Green Lantern: Legacy is the latest in the brilliant line of YA and Middle-Grade books from DC Comics. The publisher is proving a huge hit in the younger markets as it takes its legendary characters and presents them in new, m hugely creative ways.
The latest book, Green Lantern: Legacy, comes from author Minh Lê who recently sat down with DCComics.com for a chat. Here’s was Lê had to say about bringing a new legacy to the Green Lantern Corps.
You’ve never worked with DC before this book. How did you get involved with our kids line?
It came out of the blue for me. (VP and Executive Editor) Michele Wells reached out me. My background is in picture books, so when she first reached out, I thought she had the wrong guy. But she said that she was familiar with my work and was inviting me to pitch her a story for the new line.

^^^^^^^^

### AIM 1
In the Green Lantern: Legacy article, do these statements agree with the text? Answer yes or no for each and quote the words that decide it. (a) Minh Lê's background is in picture books. (b) Michele Wells is identified as VP and Executive Editor. (c) Lê approached DC with a story idea before anyone there made contact.
### AIM 2
Turn the paragraph of the Green Lantern: Legacy article that opens "It came out of the blue for me." into a short bulleted list that keeps its main facts.

^^^^^^^^

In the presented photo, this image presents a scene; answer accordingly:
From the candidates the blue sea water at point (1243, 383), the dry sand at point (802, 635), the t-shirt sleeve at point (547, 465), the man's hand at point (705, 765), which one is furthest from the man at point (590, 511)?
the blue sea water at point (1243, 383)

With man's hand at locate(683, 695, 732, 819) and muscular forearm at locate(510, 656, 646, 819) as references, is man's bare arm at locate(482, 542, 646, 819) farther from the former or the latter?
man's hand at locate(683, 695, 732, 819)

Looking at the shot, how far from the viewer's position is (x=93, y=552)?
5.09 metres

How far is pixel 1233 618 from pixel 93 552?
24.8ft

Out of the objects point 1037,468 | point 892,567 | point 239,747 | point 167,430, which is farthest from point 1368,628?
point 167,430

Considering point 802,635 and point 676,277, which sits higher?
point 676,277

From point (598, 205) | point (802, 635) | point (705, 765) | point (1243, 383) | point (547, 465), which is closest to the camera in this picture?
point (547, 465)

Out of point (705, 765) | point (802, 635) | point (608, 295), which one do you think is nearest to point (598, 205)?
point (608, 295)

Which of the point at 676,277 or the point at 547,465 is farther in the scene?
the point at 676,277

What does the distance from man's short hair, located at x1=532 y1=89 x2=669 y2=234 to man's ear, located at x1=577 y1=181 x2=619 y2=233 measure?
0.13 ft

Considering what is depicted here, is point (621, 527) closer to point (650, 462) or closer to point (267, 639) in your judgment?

^^^^^^^^

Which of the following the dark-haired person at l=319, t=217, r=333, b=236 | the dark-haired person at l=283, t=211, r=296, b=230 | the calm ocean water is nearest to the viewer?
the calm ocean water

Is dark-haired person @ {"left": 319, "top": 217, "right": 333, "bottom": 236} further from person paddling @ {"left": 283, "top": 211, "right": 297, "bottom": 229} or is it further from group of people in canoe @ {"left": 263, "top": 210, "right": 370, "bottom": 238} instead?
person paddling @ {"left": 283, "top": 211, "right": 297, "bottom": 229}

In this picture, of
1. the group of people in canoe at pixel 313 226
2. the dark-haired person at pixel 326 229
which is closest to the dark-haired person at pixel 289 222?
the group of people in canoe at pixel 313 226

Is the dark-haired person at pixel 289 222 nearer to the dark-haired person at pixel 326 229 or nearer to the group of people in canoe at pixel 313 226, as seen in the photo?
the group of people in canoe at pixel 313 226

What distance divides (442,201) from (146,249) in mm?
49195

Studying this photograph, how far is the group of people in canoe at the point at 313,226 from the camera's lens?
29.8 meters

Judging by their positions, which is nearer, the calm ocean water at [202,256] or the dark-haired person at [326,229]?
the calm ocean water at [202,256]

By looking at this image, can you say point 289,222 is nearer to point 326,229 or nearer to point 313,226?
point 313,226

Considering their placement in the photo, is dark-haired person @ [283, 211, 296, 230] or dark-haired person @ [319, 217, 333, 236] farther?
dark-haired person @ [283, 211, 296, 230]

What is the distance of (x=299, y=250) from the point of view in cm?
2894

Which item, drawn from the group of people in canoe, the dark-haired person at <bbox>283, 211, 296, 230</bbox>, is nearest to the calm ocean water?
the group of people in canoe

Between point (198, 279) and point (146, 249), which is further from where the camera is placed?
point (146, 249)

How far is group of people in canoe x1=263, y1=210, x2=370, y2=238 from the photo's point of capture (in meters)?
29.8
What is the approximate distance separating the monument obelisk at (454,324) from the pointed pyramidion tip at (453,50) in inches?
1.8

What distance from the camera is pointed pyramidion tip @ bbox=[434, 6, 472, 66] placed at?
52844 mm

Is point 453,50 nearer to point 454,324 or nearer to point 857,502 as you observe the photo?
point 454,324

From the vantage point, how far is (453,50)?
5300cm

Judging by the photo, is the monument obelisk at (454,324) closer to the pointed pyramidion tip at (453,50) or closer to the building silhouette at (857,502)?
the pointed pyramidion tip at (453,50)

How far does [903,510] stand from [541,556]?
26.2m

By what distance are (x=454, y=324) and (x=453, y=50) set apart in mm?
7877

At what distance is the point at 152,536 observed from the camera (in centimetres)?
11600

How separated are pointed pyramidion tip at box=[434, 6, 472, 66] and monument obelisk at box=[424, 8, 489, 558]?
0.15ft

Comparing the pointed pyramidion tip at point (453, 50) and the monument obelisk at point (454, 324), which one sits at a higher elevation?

^^^^^^^^

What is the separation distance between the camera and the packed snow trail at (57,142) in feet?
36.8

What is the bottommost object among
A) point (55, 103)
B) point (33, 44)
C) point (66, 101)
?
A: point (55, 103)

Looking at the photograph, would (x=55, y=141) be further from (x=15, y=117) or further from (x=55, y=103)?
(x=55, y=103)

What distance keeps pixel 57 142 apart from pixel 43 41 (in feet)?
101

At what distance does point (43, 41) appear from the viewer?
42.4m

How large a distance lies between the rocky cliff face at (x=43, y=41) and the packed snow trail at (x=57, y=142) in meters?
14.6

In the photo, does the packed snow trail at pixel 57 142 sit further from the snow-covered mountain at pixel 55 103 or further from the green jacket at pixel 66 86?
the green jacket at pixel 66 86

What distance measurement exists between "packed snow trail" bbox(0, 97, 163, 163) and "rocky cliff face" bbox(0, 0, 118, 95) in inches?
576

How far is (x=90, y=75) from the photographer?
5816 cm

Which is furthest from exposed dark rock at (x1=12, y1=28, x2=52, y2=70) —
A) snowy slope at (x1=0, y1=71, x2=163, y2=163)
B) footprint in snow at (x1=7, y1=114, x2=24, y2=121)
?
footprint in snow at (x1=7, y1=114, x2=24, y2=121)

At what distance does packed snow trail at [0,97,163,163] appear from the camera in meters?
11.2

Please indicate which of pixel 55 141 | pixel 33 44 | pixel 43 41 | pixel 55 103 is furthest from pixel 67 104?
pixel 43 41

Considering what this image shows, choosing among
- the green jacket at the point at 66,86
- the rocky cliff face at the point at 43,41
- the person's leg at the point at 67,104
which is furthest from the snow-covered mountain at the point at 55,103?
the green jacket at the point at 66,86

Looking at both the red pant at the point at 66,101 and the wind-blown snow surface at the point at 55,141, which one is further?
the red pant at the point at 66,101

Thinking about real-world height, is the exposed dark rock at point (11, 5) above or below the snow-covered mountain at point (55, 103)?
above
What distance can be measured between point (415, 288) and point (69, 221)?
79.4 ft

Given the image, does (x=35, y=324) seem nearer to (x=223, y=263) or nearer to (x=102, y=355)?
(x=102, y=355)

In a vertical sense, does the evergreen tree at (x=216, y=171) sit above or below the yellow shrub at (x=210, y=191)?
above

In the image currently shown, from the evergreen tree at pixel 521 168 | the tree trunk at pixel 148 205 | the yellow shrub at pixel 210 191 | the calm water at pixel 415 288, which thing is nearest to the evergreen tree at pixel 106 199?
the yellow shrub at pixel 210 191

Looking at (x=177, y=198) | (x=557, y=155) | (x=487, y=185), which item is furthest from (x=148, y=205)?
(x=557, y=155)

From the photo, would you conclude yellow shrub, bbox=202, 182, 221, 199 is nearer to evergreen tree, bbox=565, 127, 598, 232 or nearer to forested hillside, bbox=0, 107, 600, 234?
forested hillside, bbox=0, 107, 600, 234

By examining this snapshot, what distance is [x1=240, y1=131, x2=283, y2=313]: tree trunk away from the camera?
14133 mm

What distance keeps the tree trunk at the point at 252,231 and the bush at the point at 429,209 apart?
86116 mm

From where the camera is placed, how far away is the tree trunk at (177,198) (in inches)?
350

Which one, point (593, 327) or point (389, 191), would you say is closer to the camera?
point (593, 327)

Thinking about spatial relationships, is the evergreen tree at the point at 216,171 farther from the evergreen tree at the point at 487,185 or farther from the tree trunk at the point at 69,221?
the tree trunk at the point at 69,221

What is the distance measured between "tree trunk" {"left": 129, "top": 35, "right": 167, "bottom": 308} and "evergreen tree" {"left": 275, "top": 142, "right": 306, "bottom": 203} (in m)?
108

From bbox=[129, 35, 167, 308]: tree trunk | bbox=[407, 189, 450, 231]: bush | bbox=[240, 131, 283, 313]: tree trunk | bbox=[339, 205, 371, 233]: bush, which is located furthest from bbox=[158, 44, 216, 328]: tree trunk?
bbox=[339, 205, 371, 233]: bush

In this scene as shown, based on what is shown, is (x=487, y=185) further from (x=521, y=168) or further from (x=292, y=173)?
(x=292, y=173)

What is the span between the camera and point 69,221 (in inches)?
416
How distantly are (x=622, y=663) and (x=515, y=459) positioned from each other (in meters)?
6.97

^^^^^^^^

### COMPLETE ANSWER 1
(a) Yes: "My background is in picture books"
(b) Yes: "(VP and Executive Editor) Michele Wells"
(c) No: "she said that she was familiar with my work and was inviting me to pitch her a story for the new line."

### COMPLETE ANSWER 2
- The opportunity came unexpectedly for Lê.
- Michele Wells, VP and Executive Editor, contacted Lê.
- Because Lê's background is in picture books, Lê first thought she had the wrong person.
- Wells said she knew Lê's work and invited a story pitch for the new line.